## Tasks for this exercise
- a) Name every country that the Syria policy passage below mentions.
- b) According to the Syria policy passage below, when did Russian military units begin harassing U.S. patrols?

## Supplied text
= = = =

U.S. strategy has another, more fundamental defect: ISIS is not contained to the areas under U.S. and SDF control. The terrorist group also operates in a zone loosely controlled by the Syrian government and its allies, including Russia and Iran, that extends almost 200 miles west of the Euphrates River. If the goal is to prevent ISIS from reconstituting itself or using Syria as a launching pad for attacks elsewhere, then limiting U.S. deployments to the country’s eastern quarter doesn’t solve that problem. Nor does sanctioning the Assad government—repulsive though it is—since doing so only leaves Syrian government forces with fewer resources to fight the extremist group.
The current U.S. approach also lacks an achievable endgame. Without U.S. diplomatic and military cover, the YPG and SDF would likely face a two- or three-front war against both Turkey and the Syrian government that would draw their fighters away from the battle against ISIS. To prevent that outcome, while still backing Kurdish forces, the United States will have to remain in eastern Syria indefinitely. If Russia, Turkey, Iran, or the Syrian government chooses to increase military pressure on U.S. forces or the nascent Kurdish statelet, the United States will be forced to throw ever more resources at the problem. Such was the case when Russian military units began harassing U.S. patrols in the summer of 2020—and the United States Central Command dispatched new lightly armored units as a deterrent. This dynamic is likely to get worse in the coming years.
RELYING ON RUSSIA AND TURKEY
Given these flaws in Trump’s Syria policy, the new administration needs a different approach—one that successfully contains ISIS without committing the U.S. military to another forever war. Instead of maintaining the current U.S. strategy, the Biden team, with its newfound emphasis on diplomacy, should rely more heavily on Russia and Turkey. Unpleasant as it sounds, acknowledging these two countries’ interests in Syria might produce better results.
Russia is a far from perfect partner, but its support for Assad makes it the right force to take over the counter-ISIS fight. Moscow is committed to ensuring the Syrian government’s survival, and a resurgent ISIS (potentially financed by Syrian oil fields seized from the SDF) would seriously threaten Assad. To capitalize on this narrow strip of common ground, the Biden administration should strike a deal that delegates to Moscow counter-ISIS missions on both sides of the Euphrates. This would inevitably require an increased Russian military footprint in eastern Syria, and the United States would need to negotiate a phased withdrawal of its forces and a timeline for a transition from U.S. to Russian control.
Handing off responsibility for counter-ISIS missions in eastern Syria, however, will not eliminate the need to prevent the terrorist group from using Syria as a base to attack U.S. allies or interests. To mitigate that threat, the United States must convince Turkey to secure its southern border. Much like Moscow, Ankara has clear incentives to cooperate; ISIS has launched terror attacks inside Turkey, too. Completely sealing off a nearly 600-mile-long border will be difficult, however, so Washington will have to provide Turkey with technological and intelligence support to monitor terrorist traffic. Such an effort will require intense cooperation, and the Turks were hard to deal with even before U.S. support for the YPG, which Turkey considers a terrorist group, helped tank relations. But cooperation will be easier once the United States is no longer directly assisting Kurdish forces. Turkey’s primary objective is to stop these groups from establishing an autonomous entity in Syria.

= = = =

## Listed records

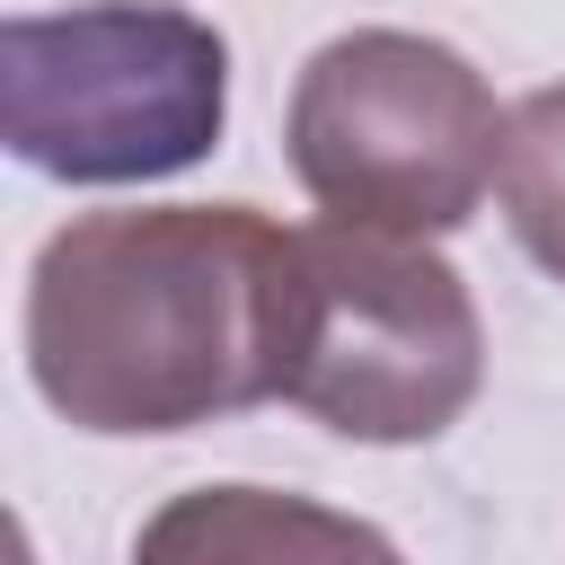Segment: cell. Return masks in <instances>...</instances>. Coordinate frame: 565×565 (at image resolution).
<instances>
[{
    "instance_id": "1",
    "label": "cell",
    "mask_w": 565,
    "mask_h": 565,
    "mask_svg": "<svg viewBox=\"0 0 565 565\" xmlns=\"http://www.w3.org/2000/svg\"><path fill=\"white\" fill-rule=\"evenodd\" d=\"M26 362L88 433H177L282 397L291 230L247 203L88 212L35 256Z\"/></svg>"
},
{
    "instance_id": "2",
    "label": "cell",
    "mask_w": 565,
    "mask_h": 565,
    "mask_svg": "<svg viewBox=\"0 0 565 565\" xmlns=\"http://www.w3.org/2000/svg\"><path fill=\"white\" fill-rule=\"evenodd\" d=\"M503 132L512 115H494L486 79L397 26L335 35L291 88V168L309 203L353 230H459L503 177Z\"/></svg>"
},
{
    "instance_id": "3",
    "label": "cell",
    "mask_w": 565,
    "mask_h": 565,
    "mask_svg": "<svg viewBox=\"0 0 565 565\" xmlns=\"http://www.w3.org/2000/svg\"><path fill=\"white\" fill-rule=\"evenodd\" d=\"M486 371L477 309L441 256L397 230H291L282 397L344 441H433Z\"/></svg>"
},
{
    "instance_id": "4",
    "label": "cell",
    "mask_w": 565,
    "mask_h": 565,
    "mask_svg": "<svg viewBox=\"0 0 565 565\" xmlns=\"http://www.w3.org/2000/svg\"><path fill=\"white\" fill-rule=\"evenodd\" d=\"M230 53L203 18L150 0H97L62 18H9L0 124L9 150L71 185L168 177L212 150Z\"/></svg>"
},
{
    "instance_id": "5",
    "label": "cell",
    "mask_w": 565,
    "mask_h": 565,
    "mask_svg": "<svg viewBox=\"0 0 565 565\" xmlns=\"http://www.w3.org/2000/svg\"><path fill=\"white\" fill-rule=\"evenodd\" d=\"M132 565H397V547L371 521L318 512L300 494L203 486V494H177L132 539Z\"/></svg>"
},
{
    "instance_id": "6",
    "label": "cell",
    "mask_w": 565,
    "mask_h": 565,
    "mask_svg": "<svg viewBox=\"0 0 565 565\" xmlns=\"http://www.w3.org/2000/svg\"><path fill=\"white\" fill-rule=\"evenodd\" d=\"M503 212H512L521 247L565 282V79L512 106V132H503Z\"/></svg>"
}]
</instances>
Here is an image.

= = = =

## Written answers
- a) United States, Syria, Russia, Iran, Turkey

- b) In the summer of 2020.